→ **KUTIPAN DOKUMEN**:
********

Bangunan rumah relatif luas dengan bentuk limasan, kampung,
atau joglo. Penataan ruang sangat sederhana dan masih tradisional, terdiri
dari ruang tamu yang cukup luas, kamar tidur, dan dapur. Kamar mandi dan sumur
terletak agak jauh dan biasanya digunakan oleh beberapa keluarga. Kandang
ternak berada di luar, di samping rumah.
Upacara-upacara tradisi yang
ada pada masyarakat Samin antara lain nyadran (bersih desa) sekaligus
menguras sumber air pada sebuah sumur tua yang banyak memberi manfaat pada
masyarakat. Tradisi selamatan yang berkaitan dengan daur
hidup yaitu kehamilan, kelahiran, khitanan, perkawinan,
dan kematian. Mereka melakukan tradisi tersebut secara sederhana.

********

(Baris data anotasi kotak)
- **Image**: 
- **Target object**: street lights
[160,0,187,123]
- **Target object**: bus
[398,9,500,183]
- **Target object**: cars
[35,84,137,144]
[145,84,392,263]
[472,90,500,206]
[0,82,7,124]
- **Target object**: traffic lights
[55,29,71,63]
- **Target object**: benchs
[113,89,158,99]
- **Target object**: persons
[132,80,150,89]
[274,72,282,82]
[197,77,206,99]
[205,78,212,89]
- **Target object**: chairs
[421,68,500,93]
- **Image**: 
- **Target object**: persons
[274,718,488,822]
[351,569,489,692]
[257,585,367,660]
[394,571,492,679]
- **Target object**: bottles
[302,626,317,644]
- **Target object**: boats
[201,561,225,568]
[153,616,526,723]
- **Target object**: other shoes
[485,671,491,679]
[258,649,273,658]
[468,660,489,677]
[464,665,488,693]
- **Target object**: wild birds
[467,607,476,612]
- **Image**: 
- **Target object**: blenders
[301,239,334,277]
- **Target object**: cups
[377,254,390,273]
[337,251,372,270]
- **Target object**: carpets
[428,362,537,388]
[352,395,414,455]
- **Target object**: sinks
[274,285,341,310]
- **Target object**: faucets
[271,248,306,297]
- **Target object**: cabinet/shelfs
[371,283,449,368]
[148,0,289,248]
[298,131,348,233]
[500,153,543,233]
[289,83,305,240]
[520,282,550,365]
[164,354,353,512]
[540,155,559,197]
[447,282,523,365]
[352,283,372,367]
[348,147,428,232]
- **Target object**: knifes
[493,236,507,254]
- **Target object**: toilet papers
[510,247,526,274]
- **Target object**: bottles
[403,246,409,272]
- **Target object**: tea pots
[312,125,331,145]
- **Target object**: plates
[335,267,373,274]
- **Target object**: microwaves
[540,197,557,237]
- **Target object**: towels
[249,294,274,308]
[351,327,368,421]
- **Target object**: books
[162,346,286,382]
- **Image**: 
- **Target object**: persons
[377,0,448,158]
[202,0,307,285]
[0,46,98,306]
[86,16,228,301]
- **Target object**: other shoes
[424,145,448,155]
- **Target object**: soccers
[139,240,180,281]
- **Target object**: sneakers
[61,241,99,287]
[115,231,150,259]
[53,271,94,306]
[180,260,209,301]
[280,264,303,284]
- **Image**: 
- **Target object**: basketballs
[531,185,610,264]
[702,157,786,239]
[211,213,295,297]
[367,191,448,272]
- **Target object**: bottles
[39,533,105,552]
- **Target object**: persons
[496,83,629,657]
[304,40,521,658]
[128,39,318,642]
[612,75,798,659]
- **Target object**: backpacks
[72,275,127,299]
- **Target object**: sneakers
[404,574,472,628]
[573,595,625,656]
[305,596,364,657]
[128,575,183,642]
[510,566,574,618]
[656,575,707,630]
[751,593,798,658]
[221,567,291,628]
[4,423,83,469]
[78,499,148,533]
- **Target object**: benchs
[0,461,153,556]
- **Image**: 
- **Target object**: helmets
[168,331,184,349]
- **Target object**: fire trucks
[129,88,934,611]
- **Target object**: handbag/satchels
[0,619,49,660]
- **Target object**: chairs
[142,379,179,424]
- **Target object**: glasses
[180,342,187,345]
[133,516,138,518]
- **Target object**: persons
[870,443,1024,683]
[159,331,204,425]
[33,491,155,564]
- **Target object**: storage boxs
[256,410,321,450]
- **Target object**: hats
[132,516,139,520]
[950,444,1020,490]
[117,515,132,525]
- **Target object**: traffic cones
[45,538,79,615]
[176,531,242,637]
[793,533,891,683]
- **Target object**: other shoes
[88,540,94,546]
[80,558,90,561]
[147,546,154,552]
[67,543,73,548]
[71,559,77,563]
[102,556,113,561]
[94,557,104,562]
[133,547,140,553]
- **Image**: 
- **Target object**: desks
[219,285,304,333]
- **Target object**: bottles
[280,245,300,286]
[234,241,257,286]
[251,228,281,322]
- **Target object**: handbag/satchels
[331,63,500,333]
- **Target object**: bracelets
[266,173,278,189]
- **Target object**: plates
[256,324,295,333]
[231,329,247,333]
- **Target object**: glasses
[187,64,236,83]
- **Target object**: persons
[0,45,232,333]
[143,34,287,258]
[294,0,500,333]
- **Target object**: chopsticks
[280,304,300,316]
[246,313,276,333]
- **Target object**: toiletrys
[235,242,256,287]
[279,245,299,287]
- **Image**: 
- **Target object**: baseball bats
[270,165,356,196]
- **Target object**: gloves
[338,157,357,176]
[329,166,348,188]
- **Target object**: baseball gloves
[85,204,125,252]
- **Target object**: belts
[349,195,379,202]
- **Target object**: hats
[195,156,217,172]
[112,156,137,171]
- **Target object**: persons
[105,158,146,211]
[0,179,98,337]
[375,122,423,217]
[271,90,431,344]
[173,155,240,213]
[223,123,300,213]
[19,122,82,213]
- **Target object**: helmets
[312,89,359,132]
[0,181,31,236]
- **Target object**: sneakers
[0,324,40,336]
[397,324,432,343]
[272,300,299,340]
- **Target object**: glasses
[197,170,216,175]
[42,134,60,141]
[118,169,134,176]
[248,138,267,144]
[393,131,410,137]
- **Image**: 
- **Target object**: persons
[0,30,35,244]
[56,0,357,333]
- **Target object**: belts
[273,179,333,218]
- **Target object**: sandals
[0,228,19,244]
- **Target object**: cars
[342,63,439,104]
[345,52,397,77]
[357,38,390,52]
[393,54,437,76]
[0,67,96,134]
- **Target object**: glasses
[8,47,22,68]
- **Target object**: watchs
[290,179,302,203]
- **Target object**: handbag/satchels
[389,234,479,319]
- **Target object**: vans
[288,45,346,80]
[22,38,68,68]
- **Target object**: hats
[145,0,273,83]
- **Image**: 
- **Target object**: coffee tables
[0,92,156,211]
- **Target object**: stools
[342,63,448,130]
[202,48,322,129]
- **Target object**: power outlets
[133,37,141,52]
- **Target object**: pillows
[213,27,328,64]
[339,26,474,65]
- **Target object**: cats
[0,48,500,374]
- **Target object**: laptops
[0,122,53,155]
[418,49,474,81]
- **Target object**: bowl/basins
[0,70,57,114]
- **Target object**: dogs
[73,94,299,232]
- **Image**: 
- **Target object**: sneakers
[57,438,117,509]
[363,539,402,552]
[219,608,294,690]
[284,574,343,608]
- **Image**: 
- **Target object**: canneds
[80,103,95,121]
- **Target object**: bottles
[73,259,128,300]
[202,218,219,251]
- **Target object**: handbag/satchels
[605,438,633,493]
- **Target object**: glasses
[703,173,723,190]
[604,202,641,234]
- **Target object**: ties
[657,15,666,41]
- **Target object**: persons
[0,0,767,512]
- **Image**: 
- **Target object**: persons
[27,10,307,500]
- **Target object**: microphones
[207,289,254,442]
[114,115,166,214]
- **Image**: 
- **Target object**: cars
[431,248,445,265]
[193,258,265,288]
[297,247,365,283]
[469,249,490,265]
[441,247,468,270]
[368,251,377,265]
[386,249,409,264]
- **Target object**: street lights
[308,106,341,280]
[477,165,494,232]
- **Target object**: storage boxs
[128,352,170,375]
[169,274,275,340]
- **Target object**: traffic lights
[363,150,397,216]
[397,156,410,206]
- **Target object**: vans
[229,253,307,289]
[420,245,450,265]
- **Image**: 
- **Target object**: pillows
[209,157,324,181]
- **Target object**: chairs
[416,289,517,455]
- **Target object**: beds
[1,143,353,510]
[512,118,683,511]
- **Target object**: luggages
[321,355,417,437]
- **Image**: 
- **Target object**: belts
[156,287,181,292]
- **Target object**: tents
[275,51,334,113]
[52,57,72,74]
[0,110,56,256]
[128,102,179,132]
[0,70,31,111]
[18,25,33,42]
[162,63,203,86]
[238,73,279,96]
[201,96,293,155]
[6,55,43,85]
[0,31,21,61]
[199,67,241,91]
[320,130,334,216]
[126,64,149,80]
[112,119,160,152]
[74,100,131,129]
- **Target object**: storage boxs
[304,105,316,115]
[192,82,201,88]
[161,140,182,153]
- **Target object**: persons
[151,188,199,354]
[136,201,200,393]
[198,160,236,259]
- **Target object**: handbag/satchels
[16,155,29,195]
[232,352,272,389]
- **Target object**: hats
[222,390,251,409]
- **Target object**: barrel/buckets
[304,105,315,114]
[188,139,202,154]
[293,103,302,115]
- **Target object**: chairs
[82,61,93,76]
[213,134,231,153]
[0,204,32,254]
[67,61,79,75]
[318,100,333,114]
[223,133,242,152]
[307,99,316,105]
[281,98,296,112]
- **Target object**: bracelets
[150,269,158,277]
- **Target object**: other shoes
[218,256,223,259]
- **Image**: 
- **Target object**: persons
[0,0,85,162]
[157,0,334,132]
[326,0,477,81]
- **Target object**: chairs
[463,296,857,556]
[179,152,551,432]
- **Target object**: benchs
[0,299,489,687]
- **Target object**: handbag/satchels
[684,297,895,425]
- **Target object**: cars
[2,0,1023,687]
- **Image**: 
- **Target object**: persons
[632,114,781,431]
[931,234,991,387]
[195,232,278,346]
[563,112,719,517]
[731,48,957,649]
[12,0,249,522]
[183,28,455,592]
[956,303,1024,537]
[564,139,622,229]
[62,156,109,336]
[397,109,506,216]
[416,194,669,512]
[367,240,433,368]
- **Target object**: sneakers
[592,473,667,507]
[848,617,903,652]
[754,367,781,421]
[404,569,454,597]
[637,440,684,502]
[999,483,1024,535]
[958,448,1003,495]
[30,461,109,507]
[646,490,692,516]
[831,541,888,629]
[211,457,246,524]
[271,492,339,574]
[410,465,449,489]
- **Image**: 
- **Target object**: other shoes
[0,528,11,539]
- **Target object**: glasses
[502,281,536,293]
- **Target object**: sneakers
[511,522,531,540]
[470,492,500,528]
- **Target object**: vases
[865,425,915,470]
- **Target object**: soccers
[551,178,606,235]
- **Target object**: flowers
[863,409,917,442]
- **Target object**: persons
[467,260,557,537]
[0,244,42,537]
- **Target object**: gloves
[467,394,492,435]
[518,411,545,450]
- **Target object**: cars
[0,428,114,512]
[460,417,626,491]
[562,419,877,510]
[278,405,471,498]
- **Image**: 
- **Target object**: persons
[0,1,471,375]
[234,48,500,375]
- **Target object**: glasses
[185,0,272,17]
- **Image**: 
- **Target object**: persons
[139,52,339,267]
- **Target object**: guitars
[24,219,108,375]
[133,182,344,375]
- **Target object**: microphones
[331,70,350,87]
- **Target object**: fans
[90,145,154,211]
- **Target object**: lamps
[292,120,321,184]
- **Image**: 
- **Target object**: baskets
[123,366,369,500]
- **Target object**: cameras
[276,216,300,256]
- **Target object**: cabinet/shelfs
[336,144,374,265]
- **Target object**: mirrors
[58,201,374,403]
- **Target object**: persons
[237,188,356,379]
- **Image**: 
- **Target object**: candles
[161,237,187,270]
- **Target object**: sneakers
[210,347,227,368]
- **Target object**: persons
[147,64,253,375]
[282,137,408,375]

********

→ **YANG HARUS DIKERJAKAN**:
**1)** Tolong sunting kutipan dokumen dengan menulis ulang bagian yang diawali "Bangunan rumah relatif" dan berhenti setelah "tersebut secara sederhana.". Ganti "dapur" dengan "pawon" di dalamnya.
**2)** Menurut kutipan dokumen, di mana letak kandang ternak?
**3)** Terjemahkan kalimat dari kutipan dokumen ini ke dalam bahasa Inggris: "Mereka melakukan tradisi tersebut secara sederhana."
Jawablah hanya berdasarkan kutipan dokumen.

→ **JAWABAN TIAP TUGAS**:
**1)**
Bangunan rumah relatif luas dengan bentuk limasan, kampung,
atau joglo. Penataan ruang sangat sederhana dan masih tradisional, terdiri
dari ruang tamu yang cukup luas, kamar tidur, dan pawon. Kamar mandi dan sumur
terletak agak jauh dan biasanya digunakan oleh beberapa keluarga. Kandang
ternak berada di luar, di samping rumah.
Upacara-upacara tradisi yang
ada pada masyarakat Samin antara lain nyadran (bersih desa) sekaligus
menguras sumber air pada sebuah sumur tua yang banyak memberi manfaat pada
masyarakat. Tradisi selamatan yang berkaitan dengan daur
hidup yaitu kehamilan, kelahiran, khitanan, perkawinan,
dan kematian. Mereka melakukan tradisi tersebut secara sederhana.

**2)** Di luar, di samping rumah.

**3)** They carry out these traditions in a simple way.